WHAT YOU SHOULD DO: Can you copy every entry below word for word, with the pictures left out?

Brief web captions
※
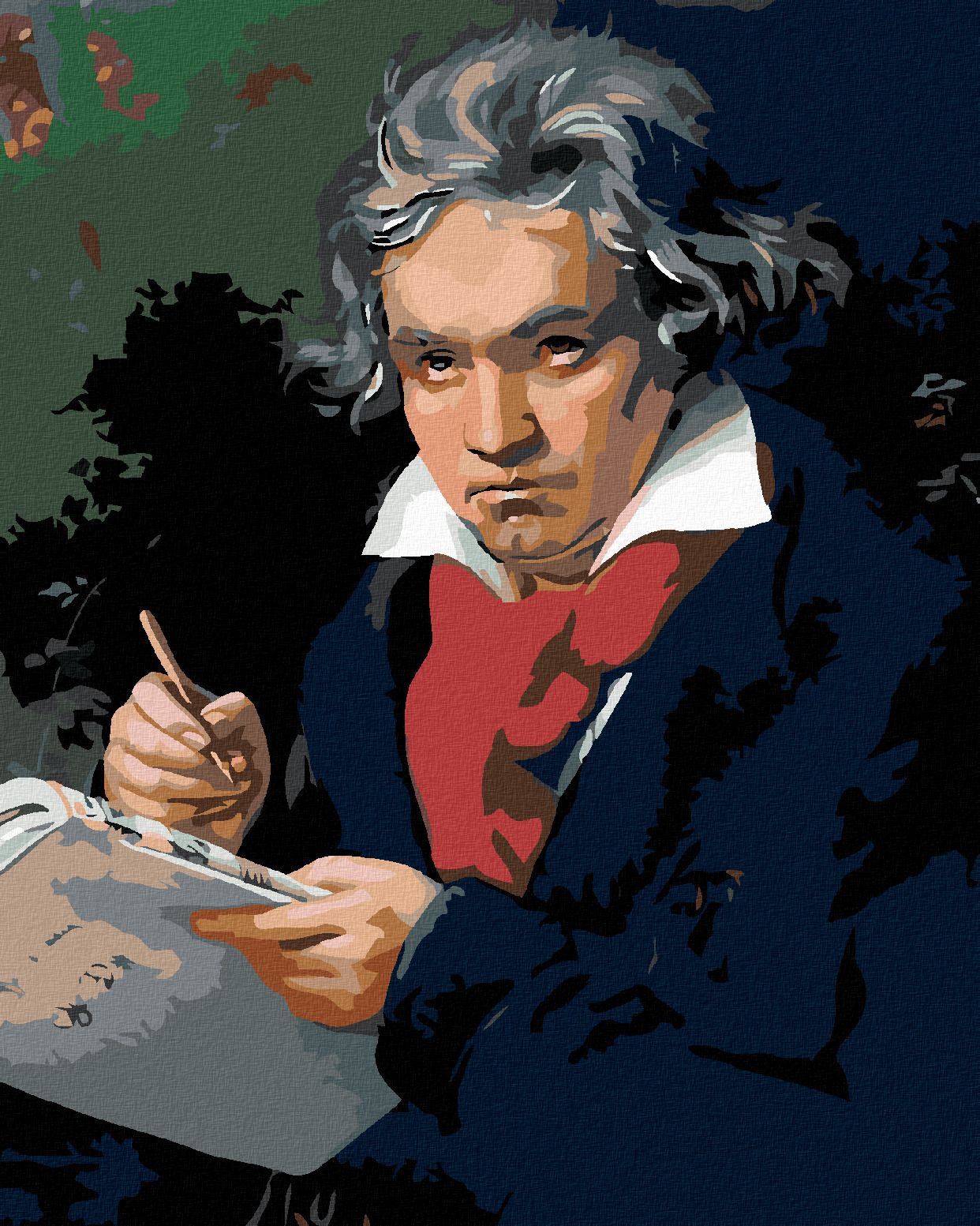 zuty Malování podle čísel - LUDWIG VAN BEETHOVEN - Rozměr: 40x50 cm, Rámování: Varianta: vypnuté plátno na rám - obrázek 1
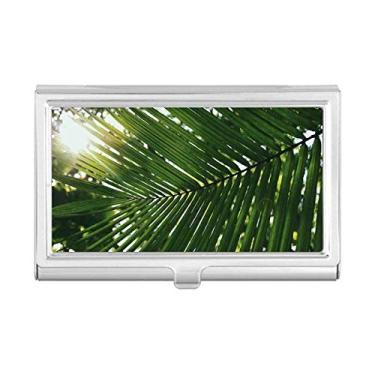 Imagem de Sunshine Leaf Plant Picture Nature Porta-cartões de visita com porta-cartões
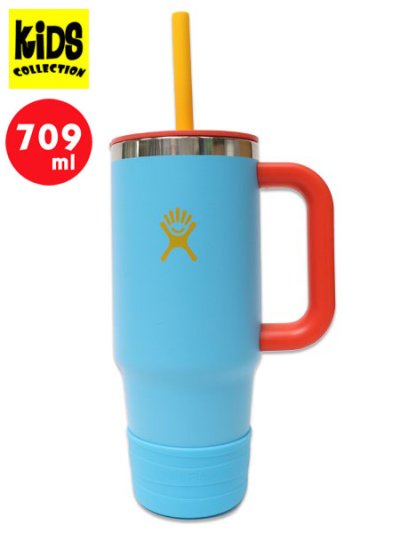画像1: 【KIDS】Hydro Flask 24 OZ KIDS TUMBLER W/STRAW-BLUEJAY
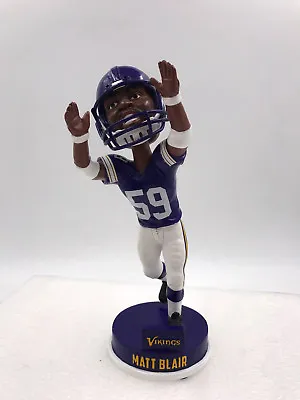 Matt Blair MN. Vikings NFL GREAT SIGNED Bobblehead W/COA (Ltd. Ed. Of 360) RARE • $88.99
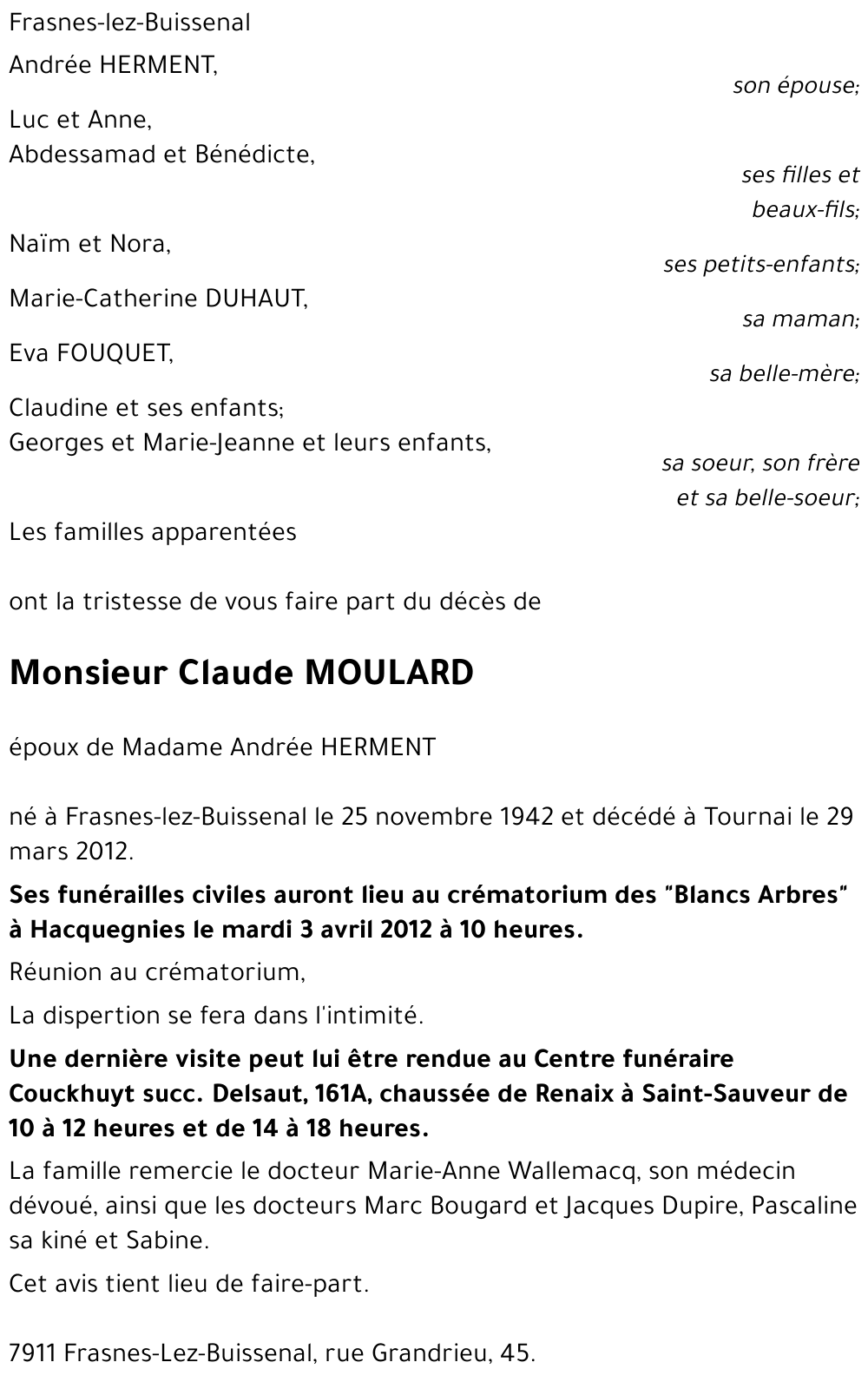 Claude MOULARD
※
EXERCISE ANSWER:
 zuty Malování podle čísel - LUDWIG VAN BEETHOVEN - Rozměr: 40x50 cm, Rámování: Varianta: vypnuté plátno na rám - obrázek 1
 Imagem de Sunshine Leaf Plant Picture Nature Porta-cartões de visita com porta-cartões
画像1: 【KIDS】Hydro Flask 24 OZ KIDS TUMBLER W/STRAW-BLUEJAY
 Matt Blair MN. Vikings NFL GREAT SIGNED Bobblehead W/COA (Ltd. Ed. Of 360) RARE • $88.99
 Claude MOULARD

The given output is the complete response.